*** Material for this task Section Begins ***

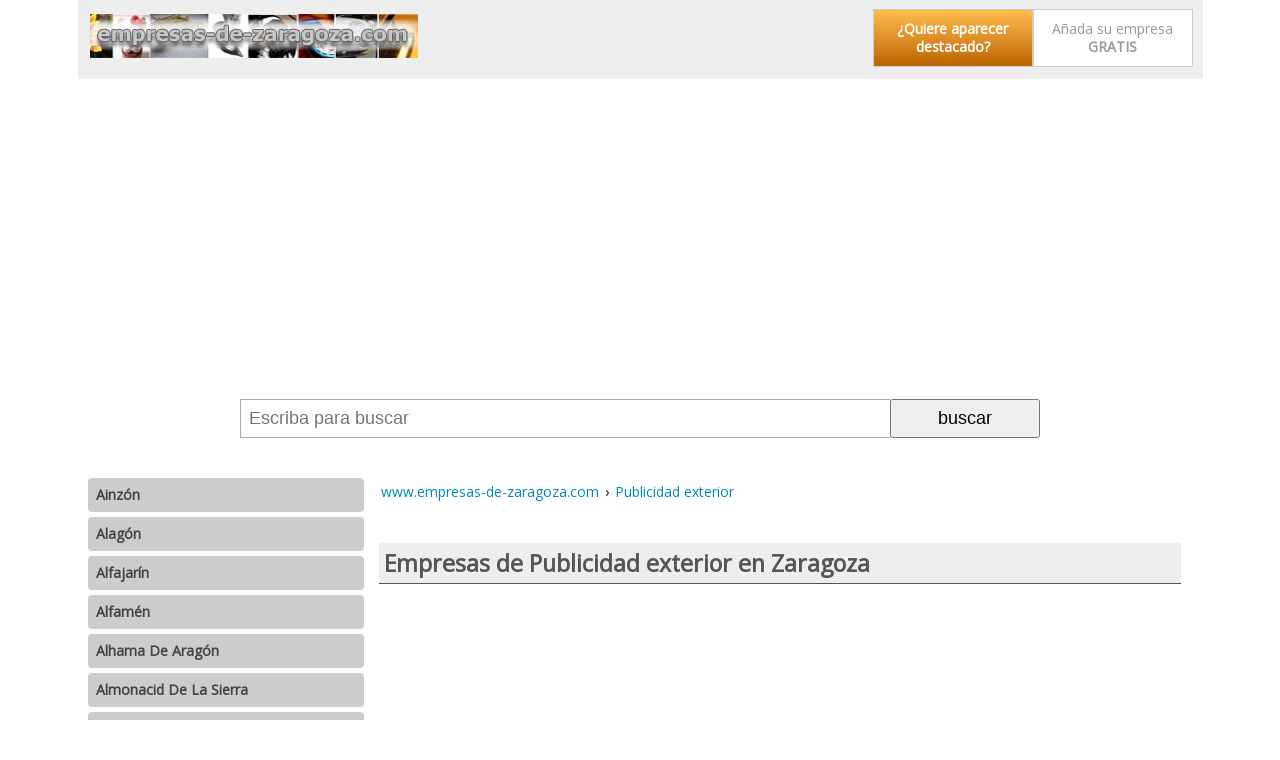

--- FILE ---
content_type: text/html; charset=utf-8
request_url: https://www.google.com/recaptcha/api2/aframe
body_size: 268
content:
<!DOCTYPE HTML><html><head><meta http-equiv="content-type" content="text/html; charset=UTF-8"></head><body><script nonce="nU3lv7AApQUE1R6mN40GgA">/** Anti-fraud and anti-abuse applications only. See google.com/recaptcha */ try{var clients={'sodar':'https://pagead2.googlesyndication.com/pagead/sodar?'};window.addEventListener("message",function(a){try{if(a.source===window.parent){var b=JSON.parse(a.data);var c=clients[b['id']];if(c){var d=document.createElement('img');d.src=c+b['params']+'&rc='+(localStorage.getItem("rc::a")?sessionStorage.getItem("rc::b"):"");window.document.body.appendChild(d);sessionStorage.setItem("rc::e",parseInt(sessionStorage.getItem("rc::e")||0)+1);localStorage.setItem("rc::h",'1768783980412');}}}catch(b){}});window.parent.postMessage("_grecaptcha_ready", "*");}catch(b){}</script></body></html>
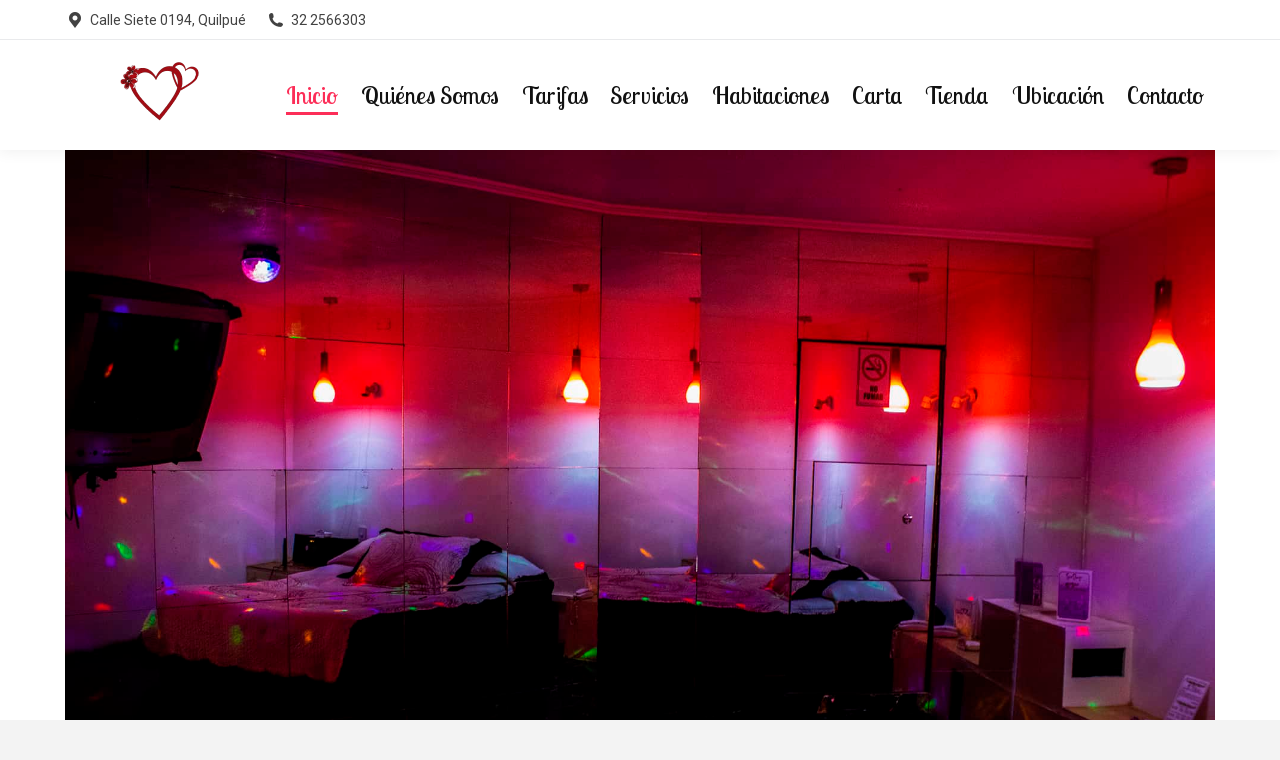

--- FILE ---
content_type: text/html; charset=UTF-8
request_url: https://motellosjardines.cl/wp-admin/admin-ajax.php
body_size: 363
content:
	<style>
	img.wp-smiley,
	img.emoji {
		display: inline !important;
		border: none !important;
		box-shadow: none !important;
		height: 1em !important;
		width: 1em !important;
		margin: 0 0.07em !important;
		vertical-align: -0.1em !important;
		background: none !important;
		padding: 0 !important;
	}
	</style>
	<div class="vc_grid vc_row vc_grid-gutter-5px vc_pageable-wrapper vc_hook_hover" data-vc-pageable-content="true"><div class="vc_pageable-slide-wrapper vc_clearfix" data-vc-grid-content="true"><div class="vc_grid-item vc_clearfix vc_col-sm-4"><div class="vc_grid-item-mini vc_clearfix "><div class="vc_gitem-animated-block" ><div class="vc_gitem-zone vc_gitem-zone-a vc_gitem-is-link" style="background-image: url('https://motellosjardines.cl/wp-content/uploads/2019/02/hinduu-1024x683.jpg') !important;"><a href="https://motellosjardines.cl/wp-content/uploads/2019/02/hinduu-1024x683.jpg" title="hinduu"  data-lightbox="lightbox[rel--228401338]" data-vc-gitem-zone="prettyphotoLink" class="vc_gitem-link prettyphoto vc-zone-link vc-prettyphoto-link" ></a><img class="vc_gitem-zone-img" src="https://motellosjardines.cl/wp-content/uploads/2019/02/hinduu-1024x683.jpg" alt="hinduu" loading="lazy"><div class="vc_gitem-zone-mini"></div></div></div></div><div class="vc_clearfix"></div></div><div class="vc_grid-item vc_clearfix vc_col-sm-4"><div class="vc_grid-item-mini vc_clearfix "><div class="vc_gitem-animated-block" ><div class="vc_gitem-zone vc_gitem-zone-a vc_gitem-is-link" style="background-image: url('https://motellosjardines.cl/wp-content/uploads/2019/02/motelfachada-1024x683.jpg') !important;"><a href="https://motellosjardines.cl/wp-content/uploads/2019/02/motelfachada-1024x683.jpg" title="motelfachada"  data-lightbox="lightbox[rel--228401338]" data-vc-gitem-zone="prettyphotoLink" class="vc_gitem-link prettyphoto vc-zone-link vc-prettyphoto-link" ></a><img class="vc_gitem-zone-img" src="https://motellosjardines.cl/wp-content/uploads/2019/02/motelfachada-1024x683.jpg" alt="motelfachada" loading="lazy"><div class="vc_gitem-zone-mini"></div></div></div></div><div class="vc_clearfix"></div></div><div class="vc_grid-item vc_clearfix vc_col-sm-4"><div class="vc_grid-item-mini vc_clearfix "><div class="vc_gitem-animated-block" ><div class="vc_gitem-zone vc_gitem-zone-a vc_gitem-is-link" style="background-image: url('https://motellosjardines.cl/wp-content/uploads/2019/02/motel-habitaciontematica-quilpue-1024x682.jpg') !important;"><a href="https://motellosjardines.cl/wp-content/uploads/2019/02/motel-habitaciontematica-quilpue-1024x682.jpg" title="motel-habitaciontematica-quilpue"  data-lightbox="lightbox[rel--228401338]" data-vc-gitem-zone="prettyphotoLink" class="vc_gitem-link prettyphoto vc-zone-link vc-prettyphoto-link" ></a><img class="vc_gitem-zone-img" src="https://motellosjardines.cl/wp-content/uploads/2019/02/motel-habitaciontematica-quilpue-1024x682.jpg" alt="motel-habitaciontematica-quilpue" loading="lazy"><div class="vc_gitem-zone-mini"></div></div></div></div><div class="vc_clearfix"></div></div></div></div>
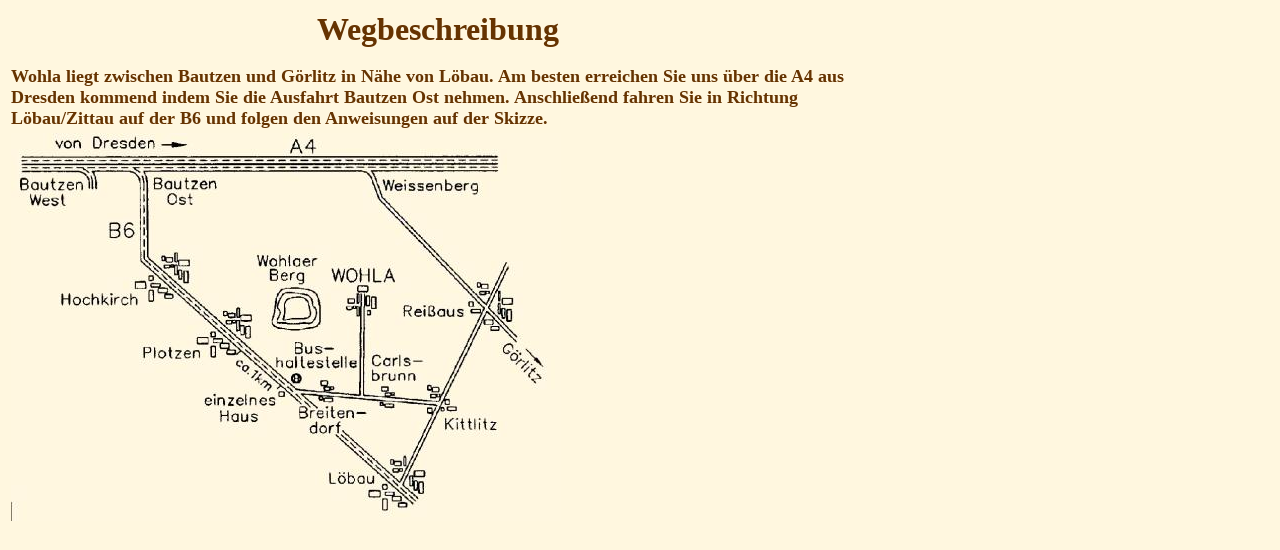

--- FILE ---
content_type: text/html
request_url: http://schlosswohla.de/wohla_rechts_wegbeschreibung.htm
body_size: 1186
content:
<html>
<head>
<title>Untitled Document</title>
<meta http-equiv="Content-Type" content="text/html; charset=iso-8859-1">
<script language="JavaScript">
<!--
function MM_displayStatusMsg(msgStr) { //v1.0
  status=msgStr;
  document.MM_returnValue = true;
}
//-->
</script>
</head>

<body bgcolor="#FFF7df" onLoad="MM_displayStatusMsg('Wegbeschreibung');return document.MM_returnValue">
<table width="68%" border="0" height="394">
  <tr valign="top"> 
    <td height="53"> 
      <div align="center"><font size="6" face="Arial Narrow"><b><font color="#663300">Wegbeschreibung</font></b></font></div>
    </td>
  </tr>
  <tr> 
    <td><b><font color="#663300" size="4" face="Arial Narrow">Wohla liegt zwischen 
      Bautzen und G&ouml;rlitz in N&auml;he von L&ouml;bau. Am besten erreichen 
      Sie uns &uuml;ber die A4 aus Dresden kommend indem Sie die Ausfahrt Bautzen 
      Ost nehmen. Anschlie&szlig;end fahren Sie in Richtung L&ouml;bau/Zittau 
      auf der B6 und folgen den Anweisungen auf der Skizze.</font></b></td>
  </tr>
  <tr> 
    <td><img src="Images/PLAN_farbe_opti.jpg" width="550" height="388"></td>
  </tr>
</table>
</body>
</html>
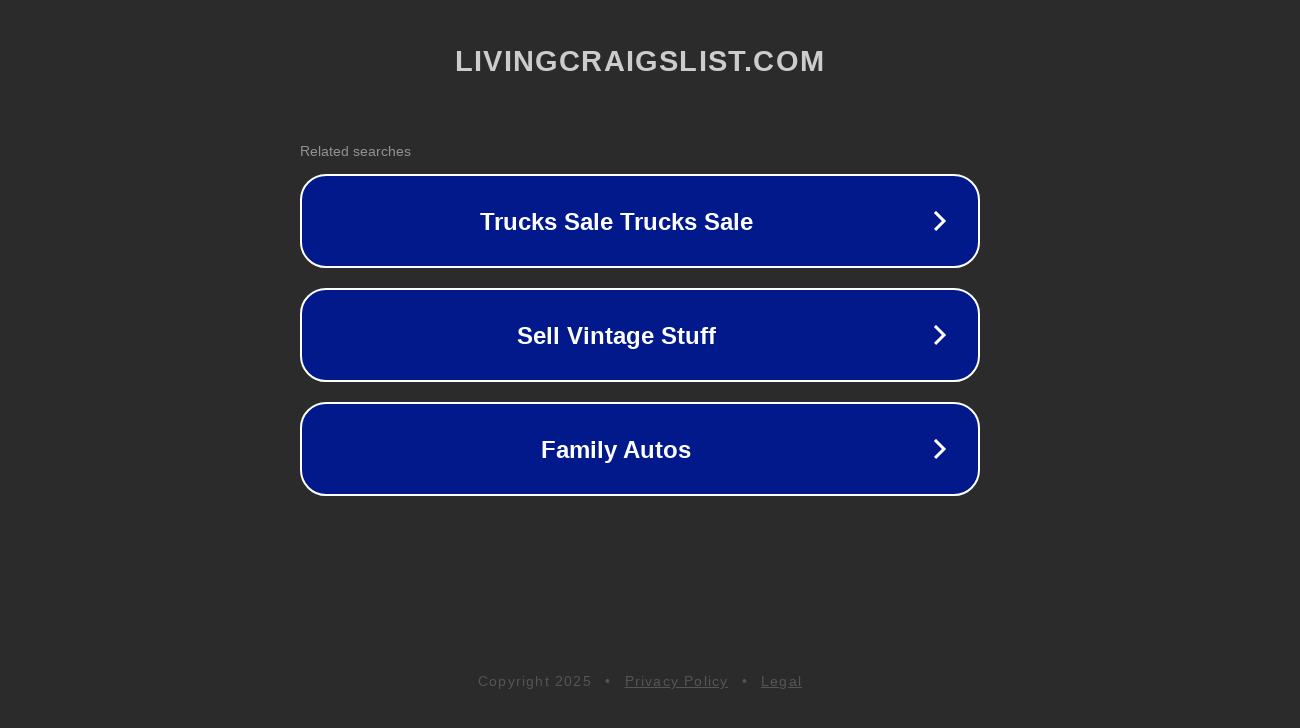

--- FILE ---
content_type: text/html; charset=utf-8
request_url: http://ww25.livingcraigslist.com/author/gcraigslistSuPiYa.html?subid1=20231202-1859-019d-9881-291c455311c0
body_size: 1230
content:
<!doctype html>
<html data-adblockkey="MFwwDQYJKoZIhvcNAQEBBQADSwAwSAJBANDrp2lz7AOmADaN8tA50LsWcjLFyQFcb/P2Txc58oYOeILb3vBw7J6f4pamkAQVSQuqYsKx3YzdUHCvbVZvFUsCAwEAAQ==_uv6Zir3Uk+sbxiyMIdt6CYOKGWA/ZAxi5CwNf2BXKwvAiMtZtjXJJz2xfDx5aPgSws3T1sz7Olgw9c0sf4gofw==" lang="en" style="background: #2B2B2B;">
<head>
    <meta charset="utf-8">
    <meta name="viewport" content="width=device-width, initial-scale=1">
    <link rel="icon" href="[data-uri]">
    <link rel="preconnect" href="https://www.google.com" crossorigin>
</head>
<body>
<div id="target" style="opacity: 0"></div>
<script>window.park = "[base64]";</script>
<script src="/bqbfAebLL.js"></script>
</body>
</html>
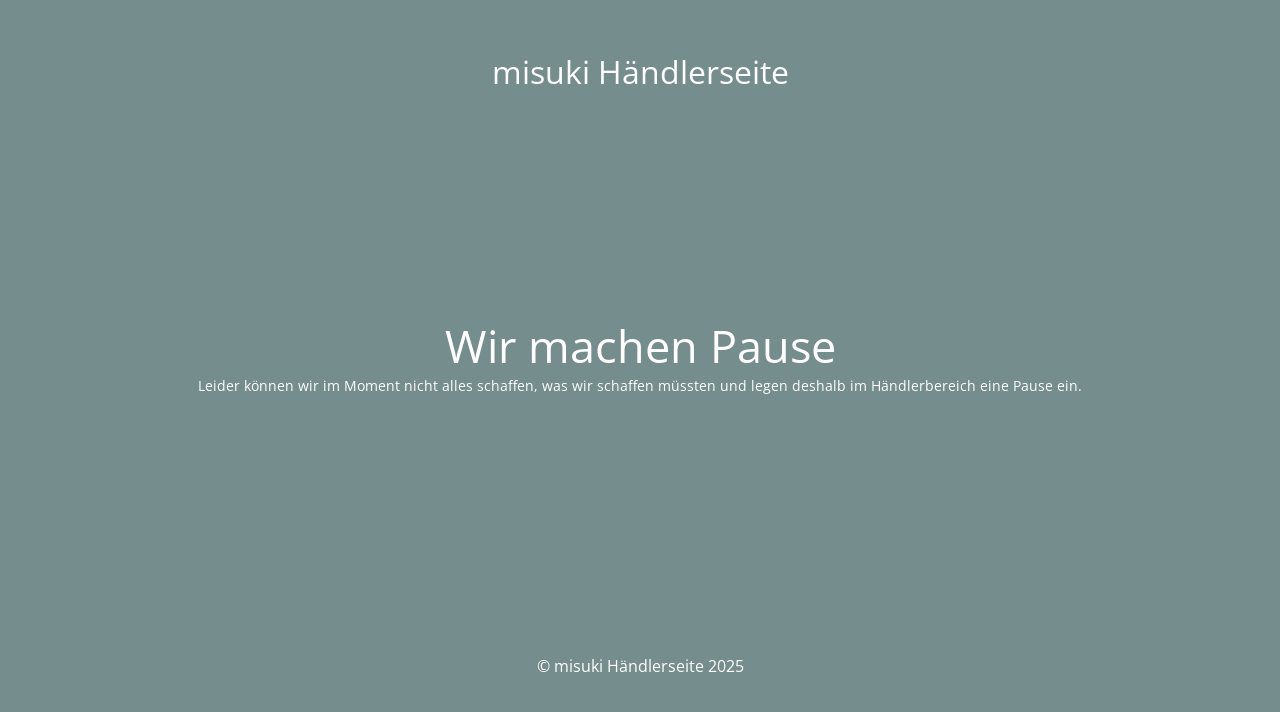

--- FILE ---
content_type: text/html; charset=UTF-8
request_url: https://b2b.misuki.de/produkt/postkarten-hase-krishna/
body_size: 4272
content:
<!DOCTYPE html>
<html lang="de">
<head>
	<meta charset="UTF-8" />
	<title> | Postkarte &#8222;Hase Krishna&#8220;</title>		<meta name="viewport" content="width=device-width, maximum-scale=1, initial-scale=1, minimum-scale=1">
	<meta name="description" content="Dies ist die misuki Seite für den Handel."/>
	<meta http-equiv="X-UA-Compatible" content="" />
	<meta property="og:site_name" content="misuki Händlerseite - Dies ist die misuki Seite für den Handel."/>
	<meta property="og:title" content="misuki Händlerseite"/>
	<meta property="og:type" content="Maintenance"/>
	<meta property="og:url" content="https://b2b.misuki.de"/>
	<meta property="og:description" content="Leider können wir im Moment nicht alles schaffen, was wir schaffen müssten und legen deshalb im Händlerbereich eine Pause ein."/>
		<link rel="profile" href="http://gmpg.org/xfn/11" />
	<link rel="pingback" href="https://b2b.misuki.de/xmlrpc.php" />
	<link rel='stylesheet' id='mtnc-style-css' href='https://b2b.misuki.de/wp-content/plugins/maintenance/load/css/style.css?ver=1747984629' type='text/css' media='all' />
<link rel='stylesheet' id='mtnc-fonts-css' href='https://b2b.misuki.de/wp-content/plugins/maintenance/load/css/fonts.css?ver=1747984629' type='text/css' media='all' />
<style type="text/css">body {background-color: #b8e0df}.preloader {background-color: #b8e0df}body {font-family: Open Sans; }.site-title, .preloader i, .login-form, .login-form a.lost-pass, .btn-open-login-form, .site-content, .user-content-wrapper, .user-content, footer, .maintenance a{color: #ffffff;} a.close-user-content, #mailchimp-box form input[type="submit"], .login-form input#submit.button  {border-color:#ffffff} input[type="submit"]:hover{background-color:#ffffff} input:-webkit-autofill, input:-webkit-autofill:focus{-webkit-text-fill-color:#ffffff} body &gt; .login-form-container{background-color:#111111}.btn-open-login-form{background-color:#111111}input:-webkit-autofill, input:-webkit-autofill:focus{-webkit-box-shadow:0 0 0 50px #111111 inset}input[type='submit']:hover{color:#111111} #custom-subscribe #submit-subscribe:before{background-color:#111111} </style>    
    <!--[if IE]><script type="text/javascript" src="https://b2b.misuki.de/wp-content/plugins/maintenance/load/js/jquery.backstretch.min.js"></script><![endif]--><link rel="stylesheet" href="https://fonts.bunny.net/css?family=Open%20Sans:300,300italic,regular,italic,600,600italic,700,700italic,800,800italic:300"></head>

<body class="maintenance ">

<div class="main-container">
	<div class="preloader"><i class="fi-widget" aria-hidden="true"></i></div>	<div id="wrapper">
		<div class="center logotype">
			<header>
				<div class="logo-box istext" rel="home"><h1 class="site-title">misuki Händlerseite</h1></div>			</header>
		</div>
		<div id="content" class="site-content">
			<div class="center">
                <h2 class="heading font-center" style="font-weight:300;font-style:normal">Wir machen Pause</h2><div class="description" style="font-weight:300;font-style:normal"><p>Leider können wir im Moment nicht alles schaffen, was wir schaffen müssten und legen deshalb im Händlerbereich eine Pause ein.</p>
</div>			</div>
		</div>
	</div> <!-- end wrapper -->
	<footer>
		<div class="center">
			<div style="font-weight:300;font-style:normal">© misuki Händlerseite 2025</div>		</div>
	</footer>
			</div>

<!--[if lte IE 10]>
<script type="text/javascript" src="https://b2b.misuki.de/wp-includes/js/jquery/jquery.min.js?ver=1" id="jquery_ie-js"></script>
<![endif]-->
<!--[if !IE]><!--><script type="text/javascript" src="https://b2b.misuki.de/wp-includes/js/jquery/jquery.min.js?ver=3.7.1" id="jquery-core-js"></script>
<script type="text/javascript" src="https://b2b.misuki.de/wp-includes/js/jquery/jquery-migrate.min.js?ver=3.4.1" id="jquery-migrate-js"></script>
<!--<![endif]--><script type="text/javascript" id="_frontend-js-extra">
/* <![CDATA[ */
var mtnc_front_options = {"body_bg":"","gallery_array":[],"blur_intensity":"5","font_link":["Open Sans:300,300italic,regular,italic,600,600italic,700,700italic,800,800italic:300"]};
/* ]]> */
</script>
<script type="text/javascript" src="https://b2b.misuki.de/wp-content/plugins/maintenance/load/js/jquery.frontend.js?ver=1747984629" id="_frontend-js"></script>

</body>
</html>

*** Material for this task Section Ends ***

Going back to the entries above, set down exactly the lines that begin at the one with "body_size: 4272" and end at the one with "<link rel='stylesheet' id='mtnc-fonts-css'", both included, and nothing else.

Answer for this exercise
body_size: 4272
content:
<!DOCTYPE html>
<html lang="de">
<head>
	<meta charset="UTF-8" />
	<title> | Postkarte &#8222;Hase Krishna&#8220;</title>		<meta name="viewport" content="width=device-width, maximum-scale=1, initial-scale=1, minimum-scale=1">
	<meta name="description" content="Dies ist die misuki Seite für den Handel."/>
	<meta http-equiv="X-UA-Compatible" content="" />
	<meta property="og:site_name" content="misuki Händlerseite - Dies ist die misuki Seite für den Handel."/>
	<meta property="og:title" content="misuki Händlerseite"/>
	<meta property="og:type" content="Maintenance"/>
	<meta property="og:url" content="https://b2b.misuki.de"/>
	<meta property="og:description" content="Leider können wir im Moment nicht alles schaffen, was wir schaffen müssten und legen deshalb im Händlerbereich eine Pause ein."/>
		<link rel="profile" href="http://gmpg.org/xfn/11" />
	<link rel="pingback" href="https://b2b.misuki.de/xmlrpc.php" />
	<link rel='stylesheet' id='mtnc-style-css' href='https://b2b.misuki.de/wp-content/plugins/maintenance/load/css/style.css?ver=1747984629' type='text/css' media='all' />
<link rel='stylesheet' id='mtnc-fonts-css' href='https://b2b.misuki.de/wp-content/plugins/maintenance/load/css/fonts.css?ver=1747984629' type='text/css' media='all' />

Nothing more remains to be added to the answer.